Don’t think that the Federal Court will be of any relief. The Federal Court can only render judgements based upon the documents that the Provost Marshal submitted to the MPCC. Anything else is considered “New Evidence” and the Department of Justice will fight tooth and nail to have all “new evidence” dismissed.
When I entered all of my emails between myself and Master Corporal Christian Cyr detailing the visits to the chapel the DOJ demanded that these be struck from the proceedings as they were “new evidence”. Because the Provost Marshal failed to notify the MPCC about these emails, I couldn’t introduce these emails at Federal Court level.
And it gets goofier than this.
In 1998, the Provost Marshal issued CFPM 2120-4-0 to the commanding officers of the new CFNIS, and all of the detachments across Canada. This document was further reissued in 2006. This document stated that matters involving civilian victim are to be handed over to the outside civilian authorities having jurisdiction. This document further stipulated that the CFNIS could only conduct an investigation of offences involving civilian victims if the outside civilian authorities outright refused to conduct the investigation.

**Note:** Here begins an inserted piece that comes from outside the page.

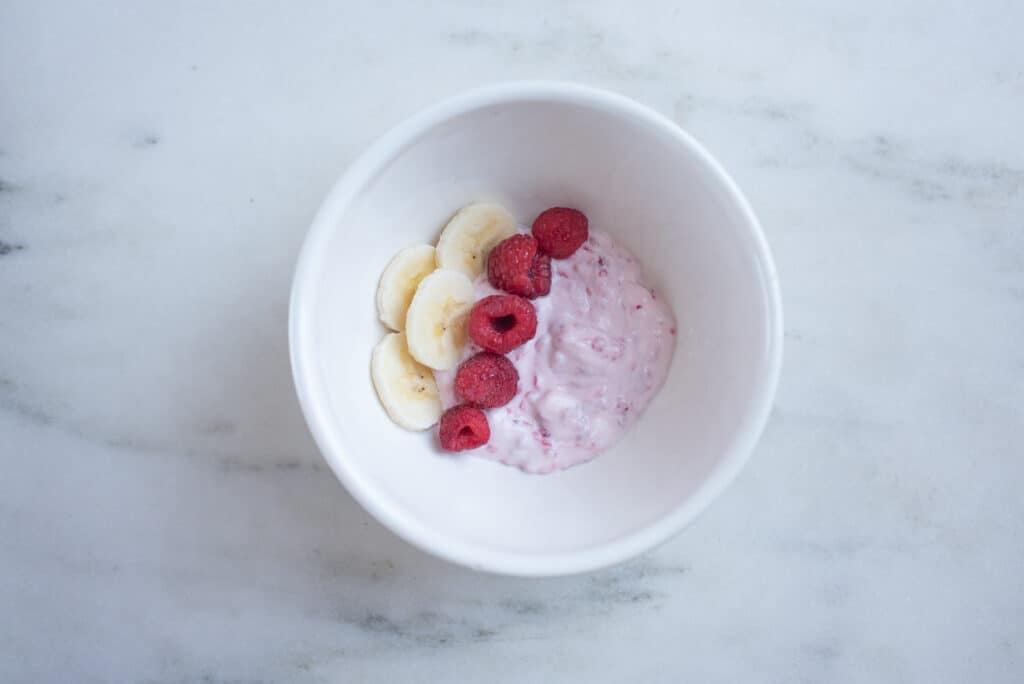 bowl of smashed raspberries with Greek yogurt, topped with whole raspberries and banana slices
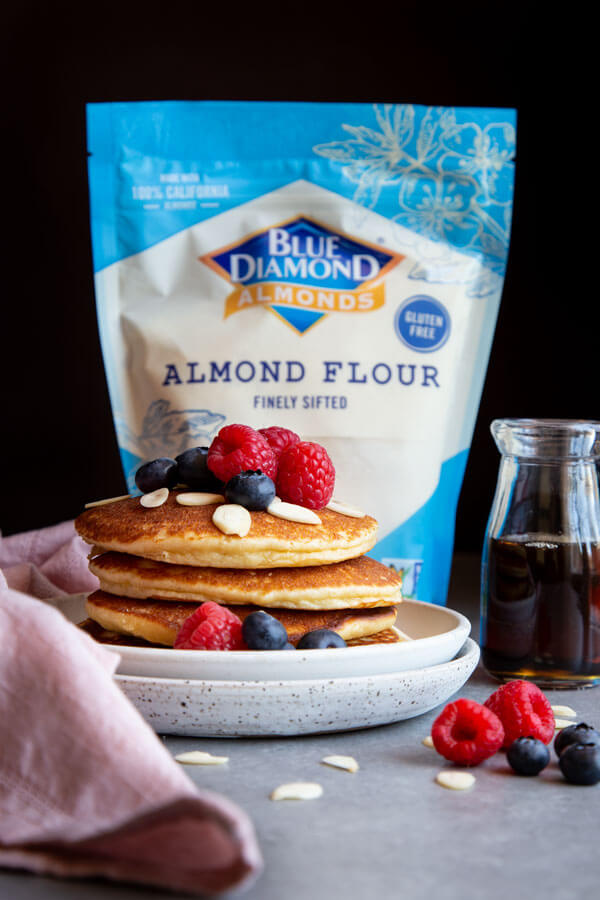 A stack of almond pancakes on a plate next to a bag of almond flour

I introduced this document into my applicant’s records for my application for judicial review.
The Department of Justice requested this document be struck from my hearing as this was also “New Evidence”. New evidence even though this was a standing operating procedure of the Canadian Forces Military Police. But it appears that the Military Police Complaints Commission was never given a copy of this document even though this document has guided military police and CFNIS operations since 1998.
I can’t help but wonder if the Provost Marshal’s new found energy to fight the MPCC over documents has to do with the fact that the MPCC went around the firewall that the CFNIS and the Provost Marshal had constructed around the investigation into my complaint of sexual abuse on Canadian Forces Base Namao and accesses a parallel investigation being conducted into the sexual assaults on CFB Namao and discovered the CFSIU investigation paperwork and the 1980 courts martial transcripts in the possession of the CFNIS.
Militaries like the Canadian Armed Forces really don’t like outside civilian agencies and do-gooders sticking their noses into the military’s business. Militaries view themselves as being the saviours of their respective country, and therefore they should never be questioned.
The Catholic church did the exact same thing that the Canadian Armed Forces are doing. And that’s using their immense power and prestige to place themselves above examination by pesky civilians.
The only difference between the Catholic church and the Canadian Armed Forces is that the Catholic church is subject to civilian laws and the civilian courts. The Canadian Armed Forces are a law unto themselves.